Input for this task =>
━━━━━━━━

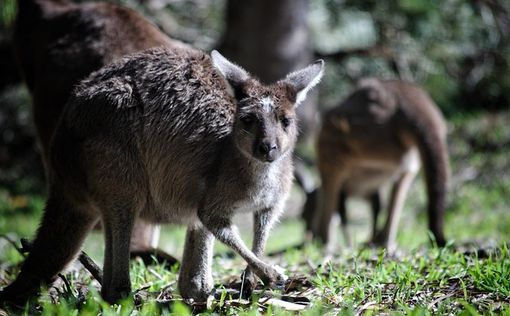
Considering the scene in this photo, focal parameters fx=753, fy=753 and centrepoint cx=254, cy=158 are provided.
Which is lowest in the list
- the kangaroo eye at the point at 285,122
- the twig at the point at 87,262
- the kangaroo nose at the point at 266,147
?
the twig at the point at 87,262

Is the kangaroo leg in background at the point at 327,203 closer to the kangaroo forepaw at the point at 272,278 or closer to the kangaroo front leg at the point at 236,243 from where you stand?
the kangaroo front leg at the point at 236,243

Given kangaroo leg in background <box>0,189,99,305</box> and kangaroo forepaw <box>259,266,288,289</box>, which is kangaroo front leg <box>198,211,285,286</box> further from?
kangaroo leg in background <box>0,189,99,305</box>

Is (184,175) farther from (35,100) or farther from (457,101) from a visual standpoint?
(457,101)

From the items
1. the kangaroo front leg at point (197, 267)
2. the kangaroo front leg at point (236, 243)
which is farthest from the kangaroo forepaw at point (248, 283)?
the kangaroo front leg at point (197, 267)

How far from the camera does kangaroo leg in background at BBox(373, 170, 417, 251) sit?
25.6 ft

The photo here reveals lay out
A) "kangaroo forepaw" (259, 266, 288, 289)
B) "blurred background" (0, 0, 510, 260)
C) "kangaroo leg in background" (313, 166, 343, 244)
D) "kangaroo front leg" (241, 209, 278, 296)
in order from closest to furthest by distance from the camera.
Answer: "kangaroo forepaw" (259, 266, 288, 289) < "kangaroo front leg" (241, 209, 278, 296) < "kangaroo leg in background" (313, 166, 343, 244) < "blurred background" (0, 0, 510, 260)

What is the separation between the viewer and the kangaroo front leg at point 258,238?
4293mm

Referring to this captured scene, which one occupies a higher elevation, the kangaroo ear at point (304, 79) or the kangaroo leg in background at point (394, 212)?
the kangaroo ear at point (304, 79)

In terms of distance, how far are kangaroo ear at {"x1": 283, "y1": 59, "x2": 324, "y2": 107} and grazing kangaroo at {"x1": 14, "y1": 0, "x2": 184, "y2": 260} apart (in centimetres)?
159

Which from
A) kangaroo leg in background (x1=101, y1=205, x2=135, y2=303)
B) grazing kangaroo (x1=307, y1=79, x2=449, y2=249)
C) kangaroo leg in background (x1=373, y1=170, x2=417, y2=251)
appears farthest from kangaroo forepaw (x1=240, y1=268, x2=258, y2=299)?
kangaroo leg in background (x1=373, y1=170, x2=417, y2=251)

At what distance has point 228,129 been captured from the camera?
4.61 meters

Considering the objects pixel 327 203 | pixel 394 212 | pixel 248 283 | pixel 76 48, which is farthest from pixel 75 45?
pixel 394 212

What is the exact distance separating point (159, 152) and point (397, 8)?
627 centimetres

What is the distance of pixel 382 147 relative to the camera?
796cm
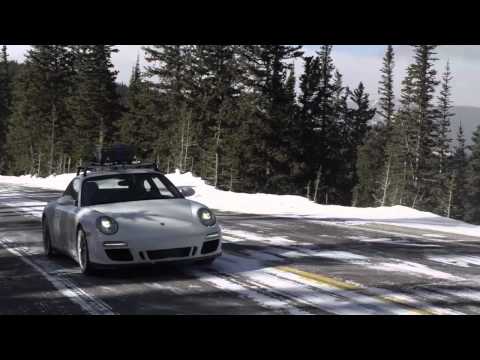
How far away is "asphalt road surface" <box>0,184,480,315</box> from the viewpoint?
6145 mm

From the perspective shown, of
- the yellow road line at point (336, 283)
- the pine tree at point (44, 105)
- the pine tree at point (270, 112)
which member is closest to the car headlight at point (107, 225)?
the yellow road line at point (336, 283)

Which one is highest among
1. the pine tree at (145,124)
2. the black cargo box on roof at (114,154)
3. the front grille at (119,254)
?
the pine tree at (145,124)

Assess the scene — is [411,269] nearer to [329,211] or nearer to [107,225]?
[107,225]

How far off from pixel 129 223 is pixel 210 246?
3.66 ft

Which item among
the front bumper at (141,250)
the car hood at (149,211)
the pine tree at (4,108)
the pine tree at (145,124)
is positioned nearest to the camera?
the front bumper at (141,250)

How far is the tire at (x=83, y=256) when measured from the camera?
26.3 ft

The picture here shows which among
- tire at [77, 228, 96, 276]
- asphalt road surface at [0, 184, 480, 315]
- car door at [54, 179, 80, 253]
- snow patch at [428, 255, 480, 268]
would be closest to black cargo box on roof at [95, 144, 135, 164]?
car door at [54, 179, 80, 253]

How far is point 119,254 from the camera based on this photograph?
7727 mm

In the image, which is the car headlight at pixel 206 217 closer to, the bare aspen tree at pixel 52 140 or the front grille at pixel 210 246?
the front grille at pixel 210 246

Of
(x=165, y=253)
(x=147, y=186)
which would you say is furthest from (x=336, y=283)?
(x=147, y=186)

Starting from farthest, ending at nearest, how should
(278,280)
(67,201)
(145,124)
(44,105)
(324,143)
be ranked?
(44,105) → (145,124) → (324,143) → (67,201) → (278,280)

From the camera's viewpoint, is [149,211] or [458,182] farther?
[458,182]

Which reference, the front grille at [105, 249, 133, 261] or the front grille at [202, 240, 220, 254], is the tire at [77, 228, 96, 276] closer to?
the front grille at [105, 249, 133, 261]
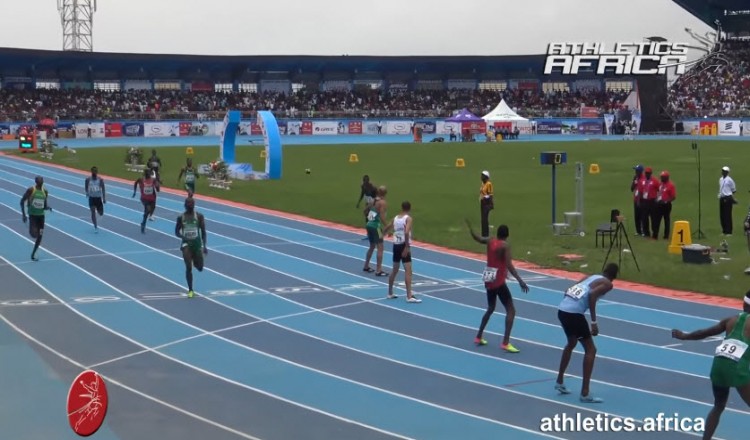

━━━━━━━━

The request => Can you lay out all the lines above as a JSON list of strings, one string per line, with blank lines and the pictures left out?

Task result =>
[
  "Considering the scene in this photo, focal parameters fx=753, fy=753 and centrepoint cx=254, cy=158 are provided.",
  "Which is lowest in the list",
  "- the kangaroo eye at the point at 285,122",
  "- the twig at the point at 87,262",
  "- the kangaroo nose at the point at 266,147",
  "?",
  "the twig at the point at 87,262",
  "Is the kangaroo leg in background at the point at 327,203 closer to the kangaroo forepaw at the point at 272,278 or closer to the kangaroo front leg at the point at 236,243 from where you stand?",
  "the kangaroo front leg at the point at 236,243",
  "Given kangaroo leg in background <box>0,189,99,305</box> and kangaroo forepaw <box>259,266,288,289</box>, which is kangaroo front leg <box>198,211,285,286</box> further from?",
  "kangaroo leg in background <box>0,189,99,305</box>",
  "Is (184,175) farther from (35,100) or farther from (457,101) from a visual standpoint?",
  "(457,101)",
  "From the items",
  "1. the kangaroo front leg at point (197, 267)",
  "2. the kangaroo front leg at point (236, 243)",
  "which is farthest from the kangaroo forepaw at point (248, 283)?",
  "the kangaroo front leg at point (197, 267)",
  "How far from the camera does kangaroo leg in background at BBox(373, 170, 417, 251) sit?",
  "25.6 ft",
  "The photo here reveals lay out",
  "A) \"kangaroo forepaw\" (259, 266, 288, 289)",
  "B) \"blurred background\" (0, 0, 510, 260)",
  "C) \"kangaroo leg in background\" (313, 166, 343, 244)",
  "D) \"kangaroo front leg\" (241, 209, 278, 296)",
  "in order from closest to furthest by distance from the camera.",
  "Answer: \"kangaroo forepaw\" (259, 266, 288, 289) < \"kangaroo front leg\" (241, 209, 278, 296) < \"kangaroo leg in background\" (313, 166, 343, 244) < \"blurred background\" (0, 0, 510, 260)",
  "What is the separation between the viewer and the kangaroo front leg at point 258,238?",
  "4293mm",
  "Referring to this captured scene, which one occupies a higher elevation, the kangaroo ear at point (304, 79) or the kangaroo leg in background at point (394, 212)?",
  "the kangaroo ear at point (304, 79)",
  "In terms of distance, how far are kangaroo ear at {\"x1\": 283, \"y1\": 59, \"x2\": 324, \"y2\": 107} and grazing kangaroo at {\"x1\": 14, \"y1\": 0, \"x2\": 184, \"y2\": 260} apart (in centimetres)?",
  "159",
  "Which from",
  "A) kangaroo leg in background (x1=101, y1=205, x2=135, y2=303)",
  "B) grazing kangaroo (x1=307, y1=79, x2=449, y2=249)",
  "C) kangaroo leg in background (x1=373, y1=170, x2=417, y2=251)",
  "appears farthest from kangaroo forepaw (x1=240, y1=268, x2=258, y2=299)?",
  "kangaroo leg in background (x1=373, y1=170, x2=417, y2=251)",
  "At what distance has point 228,129 been captured from the camera?",
  "4.61 meters",
  "Considering the objects pixel 327 203 | pixel 394 212 | pixel 248 283 | pixel 76 48, which is farthest from pixel 75 45?",
  "pixel 394 212",
  "What is the exact distance separating point (159, 152) and point (397, 8)?",
  "627 centimetres",
  "What is the distance of pixel 382 147 relative to the camera?",
  "796cm",
  "How far away is \"asphalt road surface\" <box>0,184,480,315</box> from the viewpoint?",
  "6145 mm",
  "From the perspective shown, of",
  "- the yellow road line at point (336, 283)",
  "- the pine tree at point (44, 105)",
  "- the pine tree at point (270, 112)",
  "which member is closest to the car headlight at point (107, 225)?",
  "the yellow road line at point (336, 283)",
  "Which one is highest among",
  "1. the pine tree at (145,124)",
  "2. the black cargo box on roof at (114,154)",
  "3. the front grille at (119,254)",
  "?",
  "the pine tree at (145,124)",
  "Assess the scene — is [411,269] nearer to [329,211] or nearer to [107,225]?",
  "[107,225]",
  "How far off from pixel 129 223 is pixel 210 246?",
  "3.66 ft",
  "Which item among",
  "the front bumper at (141,250)",
  "the car hood at (149,211)",
  "the pine tree at (4,108)",
  "the pine tree at (145,124)",
  "is positioned nearest to the camera?",
  "the front bumper at (141,250)",
  "How far is the tire at (x=83, y=256) when measured from the camera?",
  "26.3 ft",
  "The picture here shows which among",
  "- tire at [77, 228, 96, 276]",
  "- asphalt road surface at [0, 184, 480, 315]",
  "- car door at [54, 179, 80, 253]",
  "- snow patch at [428, 255, 480, 268]",
  "would be closest to black cargo box on roof at [95, 144, 135, 164]?",
  "car door at [54, 179, 80, 253]",
  "How far is point 119,254 from the camera based on this photograph?",
  "7727 mm",
  "In the image, which is the car headlight at pixel 206 217 closer to, the bare aspen tree at pixel 52 140 or the front grille at pixel 210 246?",
  "the front grille at pixel 210 246",
  "Of",
  "(x=165, y=253)",
  "(x=147, y=186)",
  "which would you say is furthest from (x=336, y=283)?",
  "(x=147, y=186)",
  "Starting from farthest, ending at nearest, how should",
  "(278,280)",
  "(67,201)",
  "(145,124)",
  "(44,105)",
  "(324,143)",
  "be ranked?",
  "(44,105) → (145,124) → (324,143) → (67,201) → (278,280)",
  "From the camera's viewpoint, is [149,211] or [458,182] farther?",
  "[458,182]",
  "Which reference, the front grille at [105, 249, 133, 261] or the front grille at [202, 240, 220, 254], is the tire at [77, 228, 96, 276] closer to?",
  "the front grille at [105, 249, 133, 261]"
]